>> Begin Source records

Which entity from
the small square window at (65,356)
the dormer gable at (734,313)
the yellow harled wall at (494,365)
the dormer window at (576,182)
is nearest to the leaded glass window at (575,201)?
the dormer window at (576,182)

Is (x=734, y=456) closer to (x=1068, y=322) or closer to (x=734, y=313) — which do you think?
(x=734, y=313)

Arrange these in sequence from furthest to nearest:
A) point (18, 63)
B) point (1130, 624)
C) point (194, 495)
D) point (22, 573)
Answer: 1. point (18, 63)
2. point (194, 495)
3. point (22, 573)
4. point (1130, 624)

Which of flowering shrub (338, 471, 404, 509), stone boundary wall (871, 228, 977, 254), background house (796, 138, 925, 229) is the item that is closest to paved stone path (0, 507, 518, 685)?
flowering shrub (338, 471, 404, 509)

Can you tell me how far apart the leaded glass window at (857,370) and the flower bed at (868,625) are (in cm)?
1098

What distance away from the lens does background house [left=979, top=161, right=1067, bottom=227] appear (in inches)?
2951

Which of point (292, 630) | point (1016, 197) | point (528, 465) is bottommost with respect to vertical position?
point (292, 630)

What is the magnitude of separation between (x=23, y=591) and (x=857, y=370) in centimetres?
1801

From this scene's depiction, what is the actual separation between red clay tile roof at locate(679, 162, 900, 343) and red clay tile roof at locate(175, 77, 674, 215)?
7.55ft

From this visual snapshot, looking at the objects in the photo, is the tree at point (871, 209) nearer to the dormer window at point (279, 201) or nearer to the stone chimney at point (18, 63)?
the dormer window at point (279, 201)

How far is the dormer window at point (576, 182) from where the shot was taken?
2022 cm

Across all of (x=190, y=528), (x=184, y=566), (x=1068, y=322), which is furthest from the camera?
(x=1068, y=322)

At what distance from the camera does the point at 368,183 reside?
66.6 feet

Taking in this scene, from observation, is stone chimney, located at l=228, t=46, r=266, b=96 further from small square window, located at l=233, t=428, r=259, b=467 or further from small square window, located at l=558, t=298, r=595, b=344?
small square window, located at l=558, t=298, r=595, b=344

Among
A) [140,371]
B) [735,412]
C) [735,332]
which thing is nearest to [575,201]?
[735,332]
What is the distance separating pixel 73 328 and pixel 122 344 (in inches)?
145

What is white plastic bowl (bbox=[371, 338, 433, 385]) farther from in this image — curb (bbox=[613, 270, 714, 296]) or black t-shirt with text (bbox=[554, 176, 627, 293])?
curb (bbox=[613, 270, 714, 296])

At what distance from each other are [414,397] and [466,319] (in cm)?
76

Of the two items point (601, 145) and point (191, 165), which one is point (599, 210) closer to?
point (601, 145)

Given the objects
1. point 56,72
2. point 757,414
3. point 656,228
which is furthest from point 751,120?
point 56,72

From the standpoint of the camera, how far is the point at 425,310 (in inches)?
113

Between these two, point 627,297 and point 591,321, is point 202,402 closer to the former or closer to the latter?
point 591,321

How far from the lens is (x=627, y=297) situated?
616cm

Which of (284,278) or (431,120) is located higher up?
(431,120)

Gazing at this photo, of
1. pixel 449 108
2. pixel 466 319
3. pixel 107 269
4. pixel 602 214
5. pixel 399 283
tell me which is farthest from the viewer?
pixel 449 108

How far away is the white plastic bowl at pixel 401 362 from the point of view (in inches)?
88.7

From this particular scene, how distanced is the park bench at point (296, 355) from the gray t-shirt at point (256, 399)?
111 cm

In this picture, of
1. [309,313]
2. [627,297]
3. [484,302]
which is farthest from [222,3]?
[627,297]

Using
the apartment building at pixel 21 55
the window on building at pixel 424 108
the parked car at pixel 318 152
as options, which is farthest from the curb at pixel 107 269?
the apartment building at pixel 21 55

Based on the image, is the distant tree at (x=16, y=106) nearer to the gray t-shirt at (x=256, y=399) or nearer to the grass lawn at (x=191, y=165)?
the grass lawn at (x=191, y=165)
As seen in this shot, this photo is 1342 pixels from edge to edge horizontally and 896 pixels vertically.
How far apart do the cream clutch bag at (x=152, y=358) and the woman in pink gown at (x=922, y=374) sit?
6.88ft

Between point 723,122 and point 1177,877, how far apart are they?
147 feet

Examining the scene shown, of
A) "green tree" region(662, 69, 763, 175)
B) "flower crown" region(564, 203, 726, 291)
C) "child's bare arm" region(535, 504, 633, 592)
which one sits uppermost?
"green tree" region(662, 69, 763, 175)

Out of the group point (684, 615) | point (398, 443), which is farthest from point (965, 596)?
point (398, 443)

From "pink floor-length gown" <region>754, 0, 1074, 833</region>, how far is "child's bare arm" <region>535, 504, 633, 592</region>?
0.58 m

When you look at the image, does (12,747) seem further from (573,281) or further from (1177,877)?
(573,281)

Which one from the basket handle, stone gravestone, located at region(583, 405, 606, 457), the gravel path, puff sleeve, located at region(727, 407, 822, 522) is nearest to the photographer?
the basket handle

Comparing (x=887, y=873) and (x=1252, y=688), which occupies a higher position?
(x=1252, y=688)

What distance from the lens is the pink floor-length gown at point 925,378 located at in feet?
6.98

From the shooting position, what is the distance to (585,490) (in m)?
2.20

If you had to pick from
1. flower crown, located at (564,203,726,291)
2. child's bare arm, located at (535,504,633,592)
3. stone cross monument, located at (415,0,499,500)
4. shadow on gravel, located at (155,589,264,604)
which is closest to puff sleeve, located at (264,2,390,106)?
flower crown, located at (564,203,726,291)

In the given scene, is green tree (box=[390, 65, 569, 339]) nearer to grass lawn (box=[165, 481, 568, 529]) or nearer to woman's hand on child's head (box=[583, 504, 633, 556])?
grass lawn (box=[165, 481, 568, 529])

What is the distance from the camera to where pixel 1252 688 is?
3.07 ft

>> End Source records

__Required work__: Reproduce the material above exactly; please quote every line of it.

__Expected answer__:
Which entity from
the small square window at (65,356)
the dormer gable at (734,313)
the yellow harled wall at (494,365)
the dormer window at (576,182)
is nearest to the leaded glass window at (575,201)?
the dormer window at (576,182)

Is (x=734, y=456) closer to (x=1068, y=322) or closer to (x=734, y=313) — which do you think?
(x=734, y=313)

Arrange these in sequence from furthest to nearest:
A) point (18, 63)
B) point (1130, 624)
C) point (194, 495)
D) point (22, 573)
Answer: 1. point (18, 63)
2. point (194, 495)
3. point (22, 573)
4. point (1130, 624)

Which of flowering shrub (338, 471, 404, 509), stone boundary wall (871, 228, 977, 254), background house (796, 138, 925, 229) is the item that is closest to paved stone path (0, 507, 518, 685)?
flowering shrub (338, 471, 404, 509)

Can you tell me how far apart the leaded glass window at (857,370) and the flower bed at (868,625) are (in cm)?
1098

What distance away from the lens does background house [left=979, top=161, right=1067, bottom=227] appear (in inches)?
2951

Which of point (292, 630) | point (1016, 197) | point (528, 465) is bottommost with respect to vertical position?
point (292, 630)

What is the magnitude of separation between (x=23, y=591) and (x=857, y=370) in centimetres?
1801

From this scene's depiction, what is the actual separation between red clay tile roof at locate(679, 162, 900, 343) and red clay tile roof at locate(175, 77, 674, 215)?
7.55ft

From this visual snapshot, looking at the objects in the photo, is the tree at point (871, 209) nearer to the dormer window at point (279, 201) or nearer to the stone chimney at point (18, 63)?
the dormer window at point (279, 201)

How far is the dormer window at point (576, 182) from where the shot was taken?
2022 cm

Across all of (x=190, y=528), (x=184, y=566), (x=1068, y=322), which is furthest from the camera?
(x=1068, y=322)

At what distance from the camera does the point at 368,183 reside?
66.6 feet

Taking in this scene, from observation, is stone chimney, located at l=228, t=46, r=266, b=96 further from small square window, located at l=233, t=428, r=259, b=467 or further from small square window, located at l=558, t=298, r=595, b=344?
small square window, located at l=558, t=298, r=595, b=344

Among
A) [140,371]
B) [735,412]
C) [735,332]
which thing is nearest to [575,201]?
[735,332]
What is the distance separating pixel 73 328 and pixel 122 344 (in inches)?
145

What is white plastic bowl (bbox=[371, 338, 433, 385]) farther from in this image — curb (bbox=[613, 270, 714, 296]) or black t-shirt with text (bbox=[554, 176, 627, 293])?
curb (bbox=[613, 270, 714, 296])

At what distance from each other are [414,397] and [466,319] (in cm)?
76

Of the two items point (601, 145) and point (191, 165), which one is point (599, 210) closer to?
point (601, 145)

Given the objects
1. point 56,72
2. point 757,414
3. point 656,228
which is furthest from point 751,120?
point 56,72

From the standpoint of the camera, how far is the point at 425,310 (in inches)?
113

Between these two, point 627,297 and point 591,321, is point 202,402 closer to the former or closer to the latter?
point 591,321

How far from the lens is (x=627, y=297) situated?
616cm

Which of (284,278) or (431,120) is located higher up?
(431,120)

Gazing at this photo, of
1. pixel 449 108
2. pixel 466 319
3. pixel 107 269
4. pixel 602 214
5. pixel 399 283
tell me which is farthest from the viewer?
pixel 449 108

How far away is the white plastic bowl at pixel 401 362 from the point of view (in inches)?
88.7

From this particular scene, how distanced is the park bench at point (296, 355) from the gray t-shirt at point (256, 399)?
111 cm

In this picture, of
1. [309,313]
2. [627,297]
3. [484,302]
which is farthest from [222,3]?
[627,297]

Using
the apartment building at pixel 21 55
the window on building at pixel 424 108
the parked car at pixel 318 152
as options, which is farthest from the curb at pixel 107 269?
the apartment building at pixel 21 55

Based on the image, is the distant tree at (x=16, y=106) nearer to the gray t-shirt at (x=256, y=399) or nearer to the grass lawn at (x=191, y=165)?
the grass lawn at (x=191, y=165)
As seen in this shot, this photo is 1342 pixels from edge to edge horizontally and 896 pixels vertically.
How far apart do the cream clutch bag at (x=152, y=358) and the woman in pink gown at (x=922, y=374) sit?
6.88ft

Between point 723,122 and point 1177,877, how far apart are they?
147 feet

Examining the scene shown, of
A) "green tree" region(662, 69, 763, 175)
B) "flower crown" region(564, 203, 726, 291)
C) "child's bare arm" region(535, 504, 633, 592)
which one sits uppermost?
"green tree" region(662, 69, 763, 175)

Out of the group point (684, 615) | point (398, 443), which is farthest from point (965, 596)?
point (398, 443)

From "pink floor-length gown" <region>754, 0, 1074, 833</region>, how far is "child's bare arm" <region>535, 504, 633, 592</region>?
0.58 m

When you look at the image, does (12,747) seem further from (573,281) or further from (1177,877)?
(573,281)

Which one from the basket handle, stone gravestone, located at region(583, 405, 606, 457), the gravel path, puff sleeve, located at region(727, 407, 822, 522) is nearest to the photographer?
the basket handle

Comparing (x=887, y=873) and (x=1252, y=688), which occupies a higher position?
(x=1252, y=688)

What distance from the lens is the pink floor-length gown at point 925,378 located at in feet?
6.98

From the shooting position, what is the distance to (585,490) (in m)?
2.20

If you had to pick from
1. flower crown, located at (564,203,726,291)
2. child's bare arm, located at (535,504,633,592)
3. stone cross monument, located at (415,0,499,500)
4. shadow on gravel, located at (155,589,264,604)
which is closest to puff sleeve, located at (264,2,390,106)?
flower crown, located at (564,203,726,291)

In the given scene, is green tree (box=[390, 65, 569, 339]) nearer to grass lawn (box=[165, 481, 568, 529]) or nearer to woman's hand on child's head (box=[583, 504, 633, 556])?
grass lawn (box=[165, 481, 568, 529])

What is the distance from the camera to where pixel 1252 688 is?
3.07 ft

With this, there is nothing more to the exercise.